## REQUIREMENTS
Quote everything from the line containing "Among the door" down to the last of the entries, word for word.

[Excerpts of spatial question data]
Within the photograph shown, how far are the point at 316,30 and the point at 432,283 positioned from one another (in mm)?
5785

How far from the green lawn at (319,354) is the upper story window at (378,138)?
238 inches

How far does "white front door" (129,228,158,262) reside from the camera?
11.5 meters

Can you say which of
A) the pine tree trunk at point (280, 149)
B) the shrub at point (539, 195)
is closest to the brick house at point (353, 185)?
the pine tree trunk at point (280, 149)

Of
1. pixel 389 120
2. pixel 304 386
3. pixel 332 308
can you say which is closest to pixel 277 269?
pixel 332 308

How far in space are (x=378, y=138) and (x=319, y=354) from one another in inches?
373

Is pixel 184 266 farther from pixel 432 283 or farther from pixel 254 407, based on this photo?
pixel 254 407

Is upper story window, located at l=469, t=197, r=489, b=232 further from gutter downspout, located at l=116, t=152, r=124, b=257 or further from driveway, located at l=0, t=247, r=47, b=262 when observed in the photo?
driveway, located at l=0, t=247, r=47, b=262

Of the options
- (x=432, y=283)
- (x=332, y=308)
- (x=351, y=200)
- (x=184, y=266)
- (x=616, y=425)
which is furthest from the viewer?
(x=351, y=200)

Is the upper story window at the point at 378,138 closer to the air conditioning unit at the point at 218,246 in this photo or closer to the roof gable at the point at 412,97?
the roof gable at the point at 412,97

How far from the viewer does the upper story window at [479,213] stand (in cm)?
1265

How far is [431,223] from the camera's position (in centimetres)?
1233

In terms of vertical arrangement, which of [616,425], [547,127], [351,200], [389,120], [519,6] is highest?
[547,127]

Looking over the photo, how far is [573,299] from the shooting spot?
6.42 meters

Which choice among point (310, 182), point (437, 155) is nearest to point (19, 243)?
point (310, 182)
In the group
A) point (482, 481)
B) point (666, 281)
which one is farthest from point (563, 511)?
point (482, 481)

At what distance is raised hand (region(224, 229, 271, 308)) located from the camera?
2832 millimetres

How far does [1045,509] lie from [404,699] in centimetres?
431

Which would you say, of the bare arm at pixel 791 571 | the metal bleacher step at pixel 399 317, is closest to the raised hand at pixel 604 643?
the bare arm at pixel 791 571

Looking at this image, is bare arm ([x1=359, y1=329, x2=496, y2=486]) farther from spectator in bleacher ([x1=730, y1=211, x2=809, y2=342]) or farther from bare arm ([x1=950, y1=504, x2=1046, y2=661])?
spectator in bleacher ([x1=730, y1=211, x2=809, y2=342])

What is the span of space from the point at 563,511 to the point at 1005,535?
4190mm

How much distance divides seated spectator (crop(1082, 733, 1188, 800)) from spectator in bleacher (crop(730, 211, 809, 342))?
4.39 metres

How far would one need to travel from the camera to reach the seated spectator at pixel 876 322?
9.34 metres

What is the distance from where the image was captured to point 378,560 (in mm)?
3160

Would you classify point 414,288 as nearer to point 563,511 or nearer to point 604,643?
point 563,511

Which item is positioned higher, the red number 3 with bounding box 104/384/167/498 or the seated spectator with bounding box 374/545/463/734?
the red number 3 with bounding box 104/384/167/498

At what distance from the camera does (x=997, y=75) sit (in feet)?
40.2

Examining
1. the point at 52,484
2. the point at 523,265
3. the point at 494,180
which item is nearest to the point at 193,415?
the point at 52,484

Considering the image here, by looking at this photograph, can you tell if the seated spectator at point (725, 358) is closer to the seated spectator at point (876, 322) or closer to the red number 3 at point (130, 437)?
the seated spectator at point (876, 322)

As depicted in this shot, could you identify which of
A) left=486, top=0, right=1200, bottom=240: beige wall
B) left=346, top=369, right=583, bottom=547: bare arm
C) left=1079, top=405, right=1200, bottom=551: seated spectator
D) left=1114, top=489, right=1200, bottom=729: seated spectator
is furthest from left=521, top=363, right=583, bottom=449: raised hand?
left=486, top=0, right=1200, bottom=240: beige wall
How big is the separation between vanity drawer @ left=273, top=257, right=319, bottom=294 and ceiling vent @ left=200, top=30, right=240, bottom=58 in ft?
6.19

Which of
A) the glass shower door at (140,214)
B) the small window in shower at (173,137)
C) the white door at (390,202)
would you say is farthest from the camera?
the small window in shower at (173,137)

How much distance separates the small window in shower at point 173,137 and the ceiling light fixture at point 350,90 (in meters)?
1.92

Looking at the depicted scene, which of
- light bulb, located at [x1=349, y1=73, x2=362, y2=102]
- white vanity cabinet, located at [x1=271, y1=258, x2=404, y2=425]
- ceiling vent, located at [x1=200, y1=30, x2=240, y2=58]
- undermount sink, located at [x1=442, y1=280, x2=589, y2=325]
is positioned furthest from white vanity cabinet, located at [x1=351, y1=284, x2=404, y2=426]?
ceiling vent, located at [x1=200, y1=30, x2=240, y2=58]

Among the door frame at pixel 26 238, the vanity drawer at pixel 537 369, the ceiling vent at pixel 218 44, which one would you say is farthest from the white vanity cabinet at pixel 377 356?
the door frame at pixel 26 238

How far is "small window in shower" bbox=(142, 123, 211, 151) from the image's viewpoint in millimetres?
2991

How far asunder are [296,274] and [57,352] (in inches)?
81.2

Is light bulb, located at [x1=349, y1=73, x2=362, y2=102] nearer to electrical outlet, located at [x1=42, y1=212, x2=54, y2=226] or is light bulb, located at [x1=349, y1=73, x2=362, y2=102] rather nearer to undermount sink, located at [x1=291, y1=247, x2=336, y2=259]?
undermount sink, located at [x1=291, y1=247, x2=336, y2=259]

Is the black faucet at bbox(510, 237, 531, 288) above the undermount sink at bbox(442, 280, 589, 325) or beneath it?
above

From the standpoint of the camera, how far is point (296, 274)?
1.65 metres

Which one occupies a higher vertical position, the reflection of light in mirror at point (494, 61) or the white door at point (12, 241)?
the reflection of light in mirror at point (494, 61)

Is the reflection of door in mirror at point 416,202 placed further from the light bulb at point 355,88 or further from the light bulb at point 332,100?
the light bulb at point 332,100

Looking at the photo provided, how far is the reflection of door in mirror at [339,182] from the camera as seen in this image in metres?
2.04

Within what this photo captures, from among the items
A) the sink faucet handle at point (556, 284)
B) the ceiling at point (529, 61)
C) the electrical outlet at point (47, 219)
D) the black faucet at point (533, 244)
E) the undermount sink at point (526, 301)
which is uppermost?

## WRITTEN RESPONSE
Among the door frame at pixel 26 238, the vanity drawer at pixel 537 369, the ceiling vent at pixel 218 44, which one would you say is farthest from the white vanity cabinet at pixel 377 356?
the door frame at pixel 26 238

How far is "small window in shower" bbox=(142, 123, 211, 151) from the image's viewpoint in millimetres?
2991

How far asunder are [296,274] and [57,352] (in inches)?
81.2

Is light bulb, located at [x1=349, y1=73, x2=362, y2=102] nearer to electrical outlet, located at [x1=42, y1=212, x2=54, y2=226] or is light bulb, located at [x1=349, y1=73, x2=362, y2=102] rather nearer to undermount sink, located at [x1=291, y1=247, x2=336, y2=259]?
undermount sink, located at [x1=291, y1=247, x2=336, y2=259]

Is the black faucet at bbox(510, 237, 531, 288) above the undermount sink at bbox(442, 280, 589, 325) or beneath it?
above

From the standpoint of the camera, how far is point (296, 274)?
1.65 metres

Which one occupies a higher vertical position, the reflection of light in mirror at point (494, 61) or the white door at point (12, 241)?
the reflection of light in mirror at point (494, 61)

Is the reflection of door in mirror at point 416,202 placed further from the light bulb at point 355,88 or further from the light bulb at point 332,100?
the light bulb at point 332,100

Looking at the photo provided, how far is the reflection of door in mirror at [339,182] from the camera as seen in this image in metres?
2.04

Within what this photo captures, from among the items
A) the sink faucet handle at point (556, 284)
B) the ceiling at point (529, 61)
C) the electrical outlet at point (47, 219)
D) the black faucet at point (533, 244)
E) the undermount sink at point (526, 301)
which is uppermost?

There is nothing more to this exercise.